Left to right: Amie Lytle as Adrienne, Lily Kaufman as Lina and Becca A. Lewis as Jessie in the Apollinaire Theatre Company's production of "Cry It Out." (Courtesy)
Left to right: Amie Lytle as Adrienne, Lily Kaufman as Lina and Becca A. Lewis as Jessie in the Apollinaire Theatre Company's production of "Cry It Out." (Courtesy)

The question of “choice” doesn’t end when you decide to have a baby. That, along with the ways in which new parents’ decisions are affected by class, is the subject of Molly Smith Metzler’s light yet consequential comedy “Cry It Out.” The early days of motherhood, in particular, can be stressful, tender and absurd — a combination plate heartily tucked into by artistic director Danielle Fauteux Jacques’ production of the 2017 play for Apollinaire Theatre Company (at Chelsea Theatre Works through Jan. 19). Fauteux Jacques’ staging touches on the loneliness, preoccupation and just plain craziness that characterize bringing up baby — in a cramped backyard, on a budget and in the shadow of those with better options.

Metzler holds an MFA in playwriting from Boston University, where Boston Playwrights’ Theatre presented her hilarious if flawed “Elemeno Pea” in 2017. She has also been a writer/producer for television, including stints on “Shameless” and “Orange Is the New Black.” “Cry It Out,” which has been produced around the country (including at Lowell’s Merrimack Repertory Theatre last spring), is rooted in her own experience as an isolated new mom living in a duplex on the north shore of Long Island, literally being looked down on by the privileged denizens of palatial mansions on the bluff above her backyard.

Lily Kaufman as Lina (left) and Becca A. Lewis as Jessie in the Apollinaire Theatre Company's production of "Cry It Out." (Courtesy)
Lily Kaufman as Lina (left) and Becca A. Lewis as Jessie in the Apollinaire Theatre Company's production of "Cry It Out." (Courtesy)

In the play, we meet Jessie, a Manhattan lawyer about to make partner but taking a hiatus with her newborn daughter in recently acquired suburban surrounds. About to go bonkers, she has more or less ambushed neighbor Lina, who is also at home with a newborn, assailing her at Stop & Shop to ask her to coffee. Lina, an entry-level hospital employee who is on a strict schedule to return to work because she and her partner need the money, is a freewheeling, salt-of-the-earth type with less polish than Jessie but a brimming diaper bag’s worth of attitude. Both moms are glued to their baby monitors as they set up camp on Jessie’s patio, at first lounging awkwardly on the plastic playset that is the only furniture.
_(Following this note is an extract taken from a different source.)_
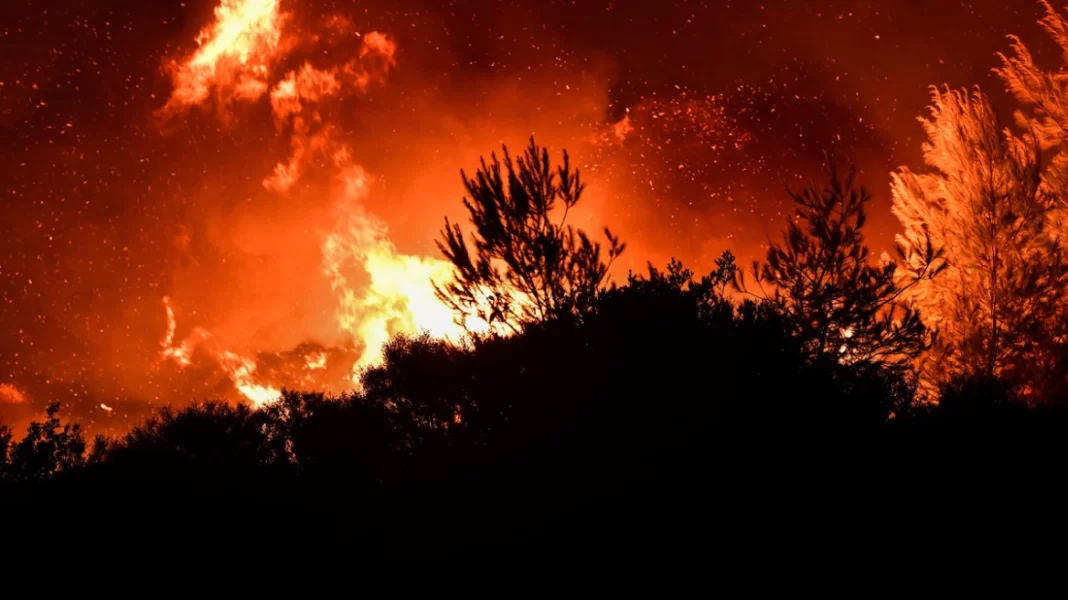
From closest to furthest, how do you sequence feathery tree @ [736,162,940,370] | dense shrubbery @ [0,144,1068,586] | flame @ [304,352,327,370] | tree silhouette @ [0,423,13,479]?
dense shrubbery @ [0,144,1068,586]
feathery tree @ [736,162,940,370]
tree silhouette @ [0,423,13,479]
flame @ [304,352,327,370]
Things get less threadbare as the scenes progress, with the introduction of an outdoor table and chairs and even charcuterie!

The latter comes courtesy of entrepreneur Mitchell, one of the wealthy overseers from the bluff above, who drops by on his way to work in the hope that Jessie and Lina might ask his wife Adrienne, a jewelry designer who is having difficulty soldering herself to her newborn, to join their klatch. Whereas Jessie and Lina, especially as portrayed by a giddily gracious Becca A. Lewis and a spectacular Lily Kaufman, are painstakingly believable, Adrienne (an imperiously spiky Amie Lytle) is a sort of monster of seething rudeness given the uphill assignment of garnering our sympathy. After all, Mitchell could do more to help her than hire staff and go slumming for new friends.
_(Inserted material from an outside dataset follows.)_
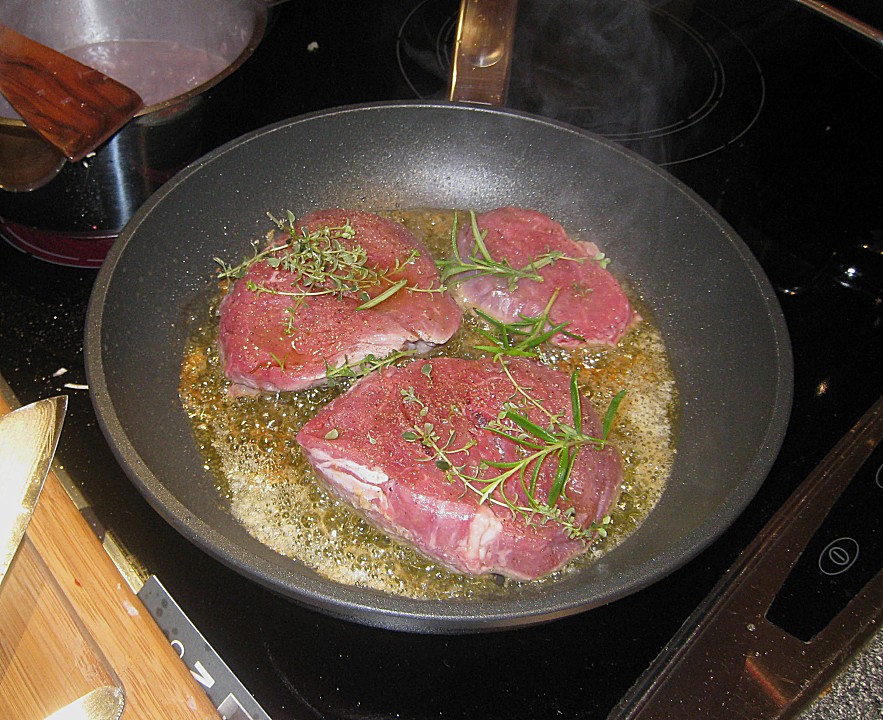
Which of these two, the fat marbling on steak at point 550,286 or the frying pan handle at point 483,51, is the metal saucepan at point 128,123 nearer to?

Metzler’s play takes its name from a controversial method of sleep training in which you leave an infant screaming in the crib rather than offer comfort. Jessie, whose more rigid and aspiring husband wants to try it, is on the fence about the practice. The blunter Lina’s against, since, as she puts it, “I don’t hate babies.” Of course, this is just one of the million quandaries that never even occur to you until you’re a new parent utterly preoccupied with the minutiae of caring for a newborn. “Cry It Out” gets that absorption, which can turn you into something between an obsessive and an idiot, just right. And it manages to deftly straddle the line between satire and poignancy.

Left to right: Lily Kaufman as Lina, Cameron Gosselin as Mitchell and Becca A. Lewis as Jessie in the Apollinaire Theatre Company's production of "Cry It Out." (Courtesy)
Left to right: Lily Kaufman as Lina, Cameron Gosselin as Mitchell and Becca A. Lewis as Jessie in the Apollinaire Theatre Company's production of "Cry It Out." (Courtesy)

Interestingly, the play’s fault is the same as that of “Elemeno Pea”: the presentation of a privileged beast who, without actually changing spots, must turn on a dime into a plausible human being. Still, the Apollinaire production is both funny and warm, presenting, especially in Jessie and Lina, characters whose arguably trivial conundrums do indeed have weight. If Mitchell, smoothly if tentatively portrayed by Cam Gosselin, is underwritten while Adrienne is overly awful, Gosselin and Lytle do milk whatever humanity there is from their characters. By contrast, Lewis, as the adoring if subtly conflicted Jessie, and Kaufman, a veritable Long Island boardwalk of a Lina, are terrific.

Moreover, the production nicely negotiates the twist at the end of the play, in which the show’s most upbeat character becomes its saddest. Sometimes, it transpires, it is the parent who is left to cry it out — possibly without making a sound.


Apollinaire Theatre Company’s production of “Cry It Out” continues at Chelsea Theatre Works through Jan. 19.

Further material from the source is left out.